__Exercise input__:
___
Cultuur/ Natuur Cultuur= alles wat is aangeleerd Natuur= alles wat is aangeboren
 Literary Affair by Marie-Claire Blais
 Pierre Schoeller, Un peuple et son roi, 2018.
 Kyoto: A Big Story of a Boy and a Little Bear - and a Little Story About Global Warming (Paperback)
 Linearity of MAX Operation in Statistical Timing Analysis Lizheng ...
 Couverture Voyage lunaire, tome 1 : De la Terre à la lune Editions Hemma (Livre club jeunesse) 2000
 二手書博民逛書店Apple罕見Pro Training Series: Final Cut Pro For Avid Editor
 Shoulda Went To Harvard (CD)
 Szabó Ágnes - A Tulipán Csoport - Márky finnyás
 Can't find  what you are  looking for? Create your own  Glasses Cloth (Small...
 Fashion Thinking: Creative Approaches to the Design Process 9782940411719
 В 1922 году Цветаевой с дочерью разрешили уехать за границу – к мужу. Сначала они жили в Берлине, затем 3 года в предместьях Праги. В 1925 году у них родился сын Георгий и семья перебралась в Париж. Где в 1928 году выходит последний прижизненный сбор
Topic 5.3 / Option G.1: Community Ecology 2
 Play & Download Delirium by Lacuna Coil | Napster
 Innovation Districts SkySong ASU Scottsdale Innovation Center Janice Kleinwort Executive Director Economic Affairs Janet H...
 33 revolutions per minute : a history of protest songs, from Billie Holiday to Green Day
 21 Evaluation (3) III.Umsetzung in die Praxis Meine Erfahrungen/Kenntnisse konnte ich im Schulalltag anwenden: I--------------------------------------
___
__Exercise prompt__:
Would you please copy exactly the part of the entries above that begins at the line containing "Shoulda Went To Harvard (CD)" and ends at the line containing "Play & Download", both lines included?

__Response area__:
 Shoulda Went To Harvard (CD)
 Szabó Ágnes - A Tulipán Csoport - Márky finnyás
 Can't find  what you are  looking for? Create your own  Glasses Cloth (Small...
 Fashion Thinking: Creative Approaches to the Design Process 9782940411719
 В 1922 году Цветаевой с дочерью разрешили уехать за границу – к мужу. Сначала они жили в Берлине, затем 3 года в предместьях Праги. В 1925 году у них родился сын Георгий и семья перебралась в Париж. Где в 1928 году выходит последний прижизненный сбор
Topic 5.3 / Option G.1: Community Ecology 2
 Play & Download Delirium by Lacuna Coil | Napster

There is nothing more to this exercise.